Beyond Texas, Ike's most obvious impact was being felt at the gas pump. Federal officials had bad news for motorists when they announced Sunday that the storm destroyed at least 10 oil and gas platforms and damaged pipelines in the Gulf of Mexico.

It wasn't immediately known how much effect the damage would have, although it affected only a fraction of the 3,800 production platforms in the Gulf. Three years ago, back-to-back hurricanes knocked out more than 100 platforms.

With more than a dozen Gulf Coast refineries shut down, prices surged above $5 a gallon in some places and the nationwide price for regular rose more than 6 cents to $3.795.

Power outages were slowing efforts to restart the refineries. Valero Energy Corp. said only one of its closed refineries had power, and spokesman Bill Day said he couldn't estimated how long it would take to resume production.

If refineries are unable to restart swiftly, that could also push up fuel prices for airlines, railroads and trucking companies.

Oil companies tried to head off charges of price-gouging, saying that they too were forced to buy fuel on higher-priced spot markets because of lost production at their own facilities.

Chemical company BASF said its six local plants avoided major damage and the largest had power.

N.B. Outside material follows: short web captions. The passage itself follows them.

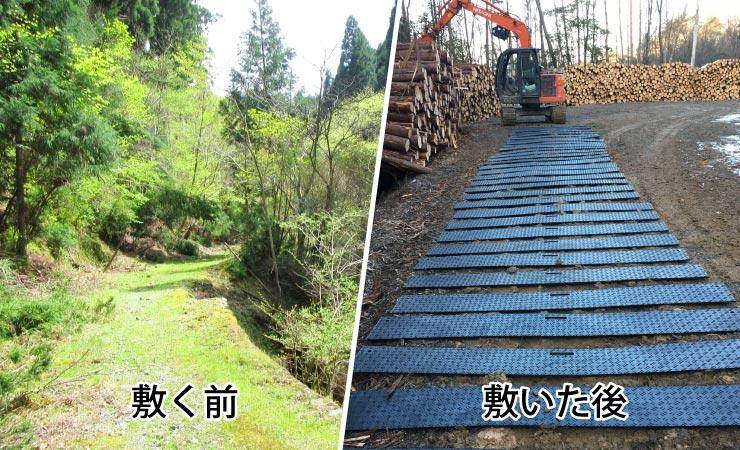 整備していない林道をクレーンや重機を走行するために樹脂敷板を使用した事例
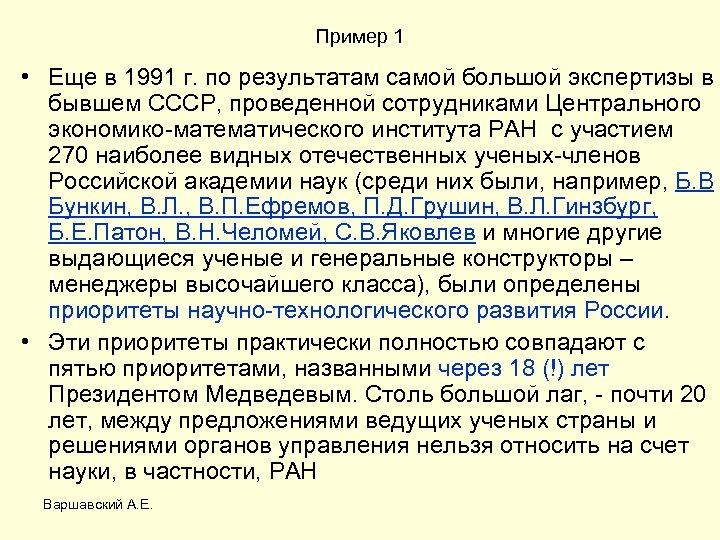 Пример 1 • Еще в 1991 г. по результатам самой большой экспертизы в бывшем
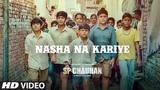 Nasha Na Kariye Video Song SP CHAUHAN Jimmy Shergill, Yuvika Chaudhary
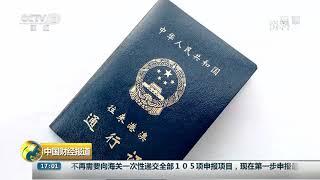 [中国财经报道]本式往来港澳通行证即将失效| CCTV财经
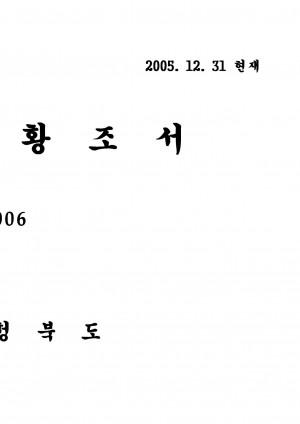 (2006)교량현황조서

Officials at the port of Houston, an economic engine for the region, said they would decide Sunday night whether to reopen on Monday. It all depends on the restoration of power -- which was still out Sunday morning -- and a green light from the Coast Guard, which was still checking the Houston ship channel for any submerged objects that might have been swept into the shipping lanes.

In downtown Houston, about 60 miles inland from the Gulf, streets were littered with glass from broken windows, and officials told people to stay home.

Some of the big corporations based downtown planned to keep offices closed Monday. Natural gas distributor El Paso Corp. said its office tower, where most of the company's 2,000 Houston employees work, had sustained water damage and wouldn't be open until at least Tuesday.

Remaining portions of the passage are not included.